▸ **SUPPLIED MATERIAL**
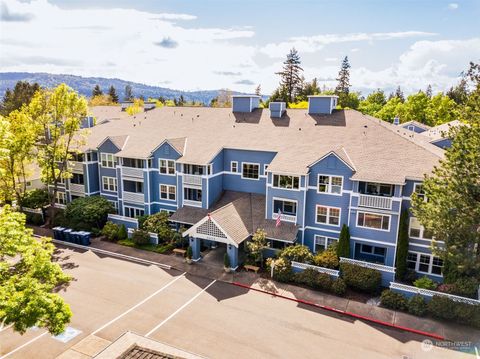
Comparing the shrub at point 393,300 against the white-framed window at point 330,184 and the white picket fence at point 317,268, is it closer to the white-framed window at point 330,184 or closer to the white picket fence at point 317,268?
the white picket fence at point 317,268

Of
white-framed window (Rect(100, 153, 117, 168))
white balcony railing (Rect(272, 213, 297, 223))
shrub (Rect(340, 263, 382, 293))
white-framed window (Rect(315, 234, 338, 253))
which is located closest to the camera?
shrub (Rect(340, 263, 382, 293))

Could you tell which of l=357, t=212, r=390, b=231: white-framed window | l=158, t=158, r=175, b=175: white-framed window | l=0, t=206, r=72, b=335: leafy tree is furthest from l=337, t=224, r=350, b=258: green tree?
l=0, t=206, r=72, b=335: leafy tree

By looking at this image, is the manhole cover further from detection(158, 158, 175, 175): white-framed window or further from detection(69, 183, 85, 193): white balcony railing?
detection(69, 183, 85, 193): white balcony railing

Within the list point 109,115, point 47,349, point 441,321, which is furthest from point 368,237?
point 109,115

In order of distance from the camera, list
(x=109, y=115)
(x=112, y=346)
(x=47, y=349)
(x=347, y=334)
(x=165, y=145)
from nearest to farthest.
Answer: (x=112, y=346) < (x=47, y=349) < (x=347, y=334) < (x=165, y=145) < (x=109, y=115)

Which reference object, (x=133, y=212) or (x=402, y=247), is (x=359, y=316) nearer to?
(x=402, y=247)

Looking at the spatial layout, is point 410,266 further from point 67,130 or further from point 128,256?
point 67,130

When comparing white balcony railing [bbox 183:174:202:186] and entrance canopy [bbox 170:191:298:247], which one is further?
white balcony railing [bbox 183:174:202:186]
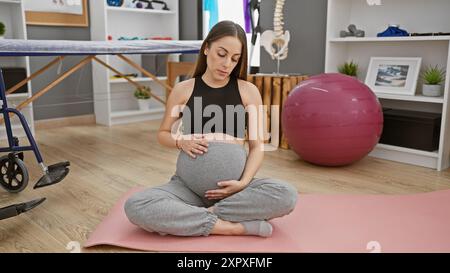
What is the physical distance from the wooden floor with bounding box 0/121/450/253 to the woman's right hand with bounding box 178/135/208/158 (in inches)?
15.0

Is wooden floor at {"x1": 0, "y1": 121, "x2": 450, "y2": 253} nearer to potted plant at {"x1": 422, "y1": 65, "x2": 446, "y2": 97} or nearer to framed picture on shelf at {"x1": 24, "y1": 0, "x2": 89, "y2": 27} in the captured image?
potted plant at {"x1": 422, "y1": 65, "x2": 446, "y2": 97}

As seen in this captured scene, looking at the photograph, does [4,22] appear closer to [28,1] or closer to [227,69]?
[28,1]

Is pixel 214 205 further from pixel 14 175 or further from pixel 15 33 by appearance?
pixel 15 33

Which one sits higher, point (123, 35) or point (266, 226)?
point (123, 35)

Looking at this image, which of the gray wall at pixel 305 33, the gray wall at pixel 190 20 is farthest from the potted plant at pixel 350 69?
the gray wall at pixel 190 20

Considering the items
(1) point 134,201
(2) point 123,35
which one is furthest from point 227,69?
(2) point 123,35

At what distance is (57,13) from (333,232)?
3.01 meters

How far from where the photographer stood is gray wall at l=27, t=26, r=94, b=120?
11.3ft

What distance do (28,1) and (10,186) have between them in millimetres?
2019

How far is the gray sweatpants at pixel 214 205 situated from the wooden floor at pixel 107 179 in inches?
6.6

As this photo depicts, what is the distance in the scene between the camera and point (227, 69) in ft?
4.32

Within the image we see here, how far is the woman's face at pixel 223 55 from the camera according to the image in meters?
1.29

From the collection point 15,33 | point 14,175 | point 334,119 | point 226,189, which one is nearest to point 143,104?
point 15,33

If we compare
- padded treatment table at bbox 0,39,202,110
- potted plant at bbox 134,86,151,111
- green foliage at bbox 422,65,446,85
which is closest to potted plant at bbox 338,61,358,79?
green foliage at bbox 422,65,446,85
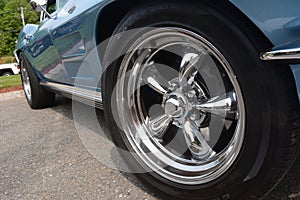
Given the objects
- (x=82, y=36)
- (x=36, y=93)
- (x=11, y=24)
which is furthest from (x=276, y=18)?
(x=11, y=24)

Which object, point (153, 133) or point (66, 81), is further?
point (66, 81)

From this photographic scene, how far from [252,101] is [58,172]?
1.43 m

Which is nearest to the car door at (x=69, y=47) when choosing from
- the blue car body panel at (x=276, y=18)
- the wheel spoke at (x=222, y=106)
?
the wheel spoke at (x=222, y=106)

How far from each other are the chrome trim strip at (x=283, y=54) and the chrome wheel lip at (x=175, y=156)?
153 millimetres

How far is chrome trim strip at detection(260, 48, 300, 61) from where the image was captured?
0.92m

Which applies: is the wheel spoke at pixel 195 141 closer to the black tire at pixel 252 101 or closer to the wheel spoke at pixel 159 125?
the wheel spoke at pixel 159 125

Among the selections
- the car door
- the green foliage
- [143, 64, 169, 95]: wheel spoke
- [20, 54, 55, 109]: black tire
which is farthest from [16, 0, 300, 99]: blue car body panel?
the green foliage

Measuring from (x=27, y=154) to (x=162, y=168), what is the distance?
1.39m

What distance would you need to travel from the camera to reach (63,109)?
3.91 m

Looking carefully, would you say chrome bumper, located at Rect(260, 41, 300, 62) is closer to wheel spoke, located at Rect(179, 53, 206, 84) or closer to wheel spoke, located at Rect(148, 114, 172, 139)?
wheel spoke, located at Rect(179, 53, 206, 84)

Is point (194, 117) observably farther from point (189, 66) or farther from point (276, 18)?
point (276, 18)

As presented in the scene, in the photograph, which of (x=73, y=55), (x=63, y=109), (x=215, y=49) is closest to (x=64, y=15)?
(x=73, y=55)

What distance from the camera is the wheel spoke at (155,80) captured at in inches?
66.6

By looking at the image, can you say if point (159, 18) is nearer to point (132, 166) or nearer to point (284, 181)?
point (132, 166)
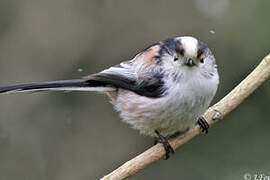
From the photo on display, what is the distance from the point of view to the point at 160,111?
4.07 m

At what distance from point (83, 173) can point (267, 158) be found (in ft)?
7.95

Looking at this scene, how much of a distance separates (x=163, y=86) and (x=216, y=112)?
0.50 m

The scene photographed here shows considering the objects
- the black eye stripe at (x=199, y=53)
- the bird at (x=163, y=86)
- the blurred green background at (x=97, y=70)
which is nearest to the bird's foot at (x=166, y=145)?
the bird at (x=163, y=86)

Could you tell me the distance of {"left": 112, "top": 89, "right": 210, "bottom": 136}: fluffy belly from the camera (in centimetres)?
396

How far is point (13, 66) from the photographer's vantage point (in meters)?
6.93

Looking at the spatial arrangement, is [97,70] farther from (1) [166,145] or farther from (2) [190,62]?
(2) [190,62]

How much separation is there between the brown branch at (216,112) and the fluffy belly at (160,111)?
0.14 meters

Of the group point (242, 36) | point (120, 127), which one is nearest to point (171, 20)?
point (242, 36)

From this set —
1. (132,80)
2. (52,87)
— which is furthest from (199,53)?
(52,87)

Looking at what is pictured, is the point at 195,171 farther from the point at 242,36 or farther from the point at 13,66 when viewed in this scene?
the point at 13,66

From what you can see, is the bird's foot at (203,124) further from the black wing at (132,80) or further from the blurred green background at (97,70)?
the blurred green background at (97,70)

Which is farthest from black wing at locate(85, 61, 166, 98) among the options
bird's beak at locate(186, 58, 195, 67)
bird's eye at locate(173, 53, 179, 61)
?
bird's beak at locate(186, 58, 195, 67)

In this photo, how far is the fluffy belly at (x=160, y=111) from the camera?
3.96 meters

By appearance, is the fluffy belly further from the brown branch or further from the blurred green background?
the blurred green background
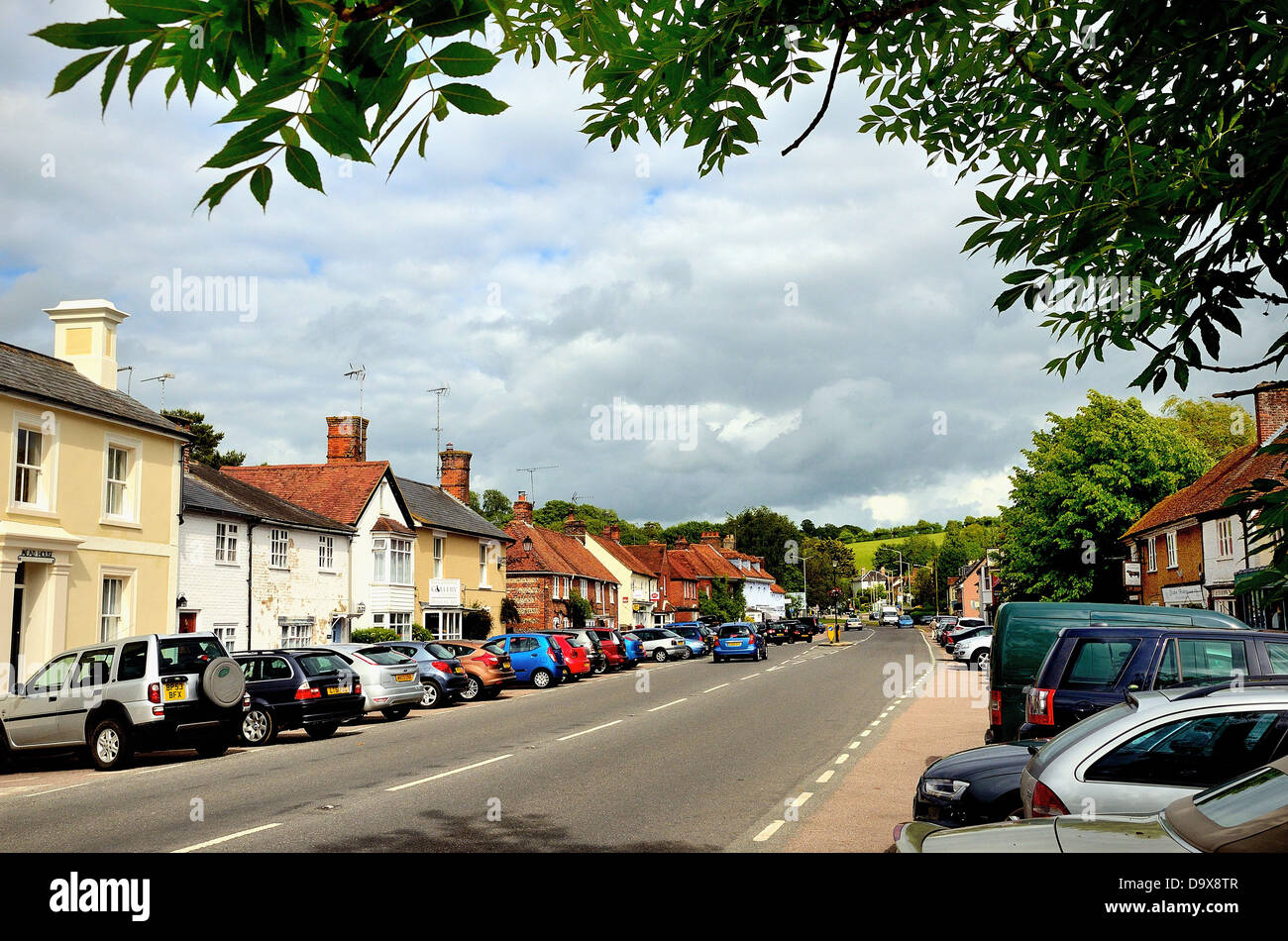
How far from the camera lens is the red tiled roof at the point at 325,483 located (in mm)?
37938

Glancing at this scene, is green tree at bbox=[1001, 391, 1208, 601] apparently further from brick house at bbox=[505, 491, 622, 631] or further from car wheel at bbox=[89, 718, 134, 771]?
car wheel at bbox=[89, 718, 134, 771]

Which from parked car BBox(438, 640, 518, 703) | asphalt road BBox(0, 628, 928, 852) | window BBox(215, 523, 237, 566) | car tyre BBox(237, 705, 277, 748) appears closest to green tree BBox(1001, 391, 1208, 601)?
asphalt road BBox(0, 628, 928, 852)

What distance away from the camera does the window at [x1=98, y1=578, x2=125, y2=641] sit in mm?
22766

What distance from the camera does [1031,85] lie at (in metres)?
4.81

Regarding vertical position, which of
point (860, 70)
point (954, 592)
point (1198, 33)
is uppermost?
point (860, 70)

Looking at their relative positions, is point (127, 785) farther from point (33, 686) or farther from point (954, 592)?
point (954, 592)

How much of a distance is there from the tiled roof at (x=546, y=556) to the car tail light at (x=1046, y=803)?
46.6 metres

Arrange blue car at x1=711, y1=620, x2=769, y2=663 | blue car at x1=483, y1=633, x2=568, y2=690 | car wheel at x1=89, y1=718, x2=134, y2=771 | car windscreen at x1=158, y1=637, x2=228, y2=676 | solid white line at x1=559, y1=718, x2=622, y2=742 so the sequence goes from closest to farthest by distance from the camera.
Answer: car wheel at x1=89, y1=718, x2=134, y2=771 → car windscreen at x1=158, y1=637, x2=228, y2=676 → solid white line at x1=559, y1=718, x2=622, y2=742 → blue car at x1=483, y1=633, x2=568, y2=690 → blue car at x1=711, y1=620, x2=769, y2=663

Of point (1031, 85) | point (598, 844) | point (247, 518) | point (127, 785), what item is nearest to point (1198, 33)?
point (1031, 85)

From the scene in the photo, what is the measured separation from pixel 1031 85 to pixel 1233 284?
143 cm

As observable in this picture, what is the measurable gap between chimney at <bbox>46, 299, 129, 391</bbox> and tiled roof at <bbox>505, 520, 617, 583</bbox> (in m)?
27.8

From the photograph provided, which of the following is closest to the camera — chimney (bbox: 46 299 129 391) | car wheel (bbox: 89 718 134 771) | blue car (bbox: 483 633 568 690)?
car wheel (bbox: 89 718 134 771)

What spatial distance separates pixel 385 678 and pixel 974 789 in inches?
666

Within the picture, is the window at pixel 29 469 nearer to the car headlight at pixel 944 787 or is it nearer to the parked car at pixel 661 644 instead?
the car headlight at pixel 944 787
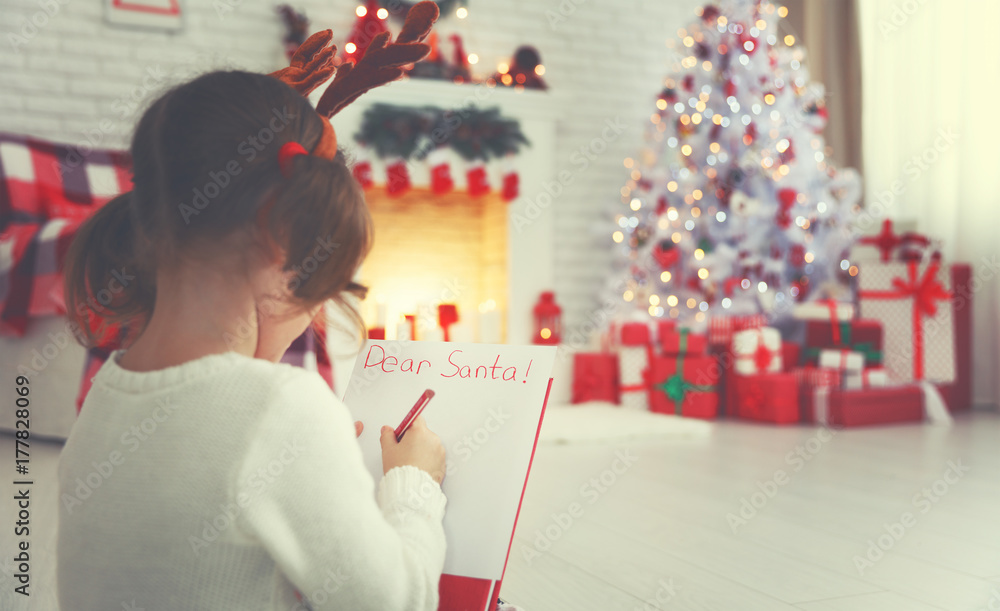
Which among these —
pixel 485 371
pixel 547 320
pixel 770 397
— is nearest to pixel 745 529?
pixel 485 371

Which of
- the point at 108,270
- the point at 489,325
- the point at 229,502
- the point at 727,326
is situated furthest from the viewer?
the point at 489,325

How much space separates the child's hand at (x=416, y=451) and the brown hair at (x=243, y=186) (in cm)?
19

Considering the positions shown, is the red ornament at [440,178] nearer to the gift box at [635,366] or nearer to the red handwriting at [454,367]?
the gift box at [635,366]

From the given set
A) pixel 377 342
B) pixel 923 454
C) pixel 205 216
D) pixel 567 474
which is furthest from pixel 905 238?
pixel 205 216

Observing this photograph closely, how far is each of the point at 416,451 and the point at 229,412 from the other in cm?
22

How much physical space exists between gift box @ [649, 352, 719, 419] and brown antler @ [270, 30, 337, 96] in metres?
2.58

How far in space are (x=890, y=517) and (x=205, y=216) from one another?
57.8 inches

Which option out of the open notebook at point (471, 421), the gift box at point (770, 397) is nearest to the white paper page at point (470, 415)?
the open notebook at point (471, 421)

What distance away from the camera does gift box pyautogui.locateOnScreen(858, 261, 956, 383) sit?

▸ **STATED EXERCISE**
Please reproduce the material starting with the line containing "From this photographic" and going on through the line containing "153 millimetres", with no changes.

▸ **SOLVED EXERCISE**
From this photographic scene, how far from [252,101] is [58,172]?
1.43 m

Which is nearest to the car door at (x=69, y=47) when choosing from
- the blue car body panel at (x=276, y=18)
- the wheel spoke at (x=222, y=106)
?
the wheel spoke at (x=222, y=106)

How far from each other are the chrome trim strip at (x=283, y=54) and the chrome wheel lip at (x=175, y=156)?
153 millimetres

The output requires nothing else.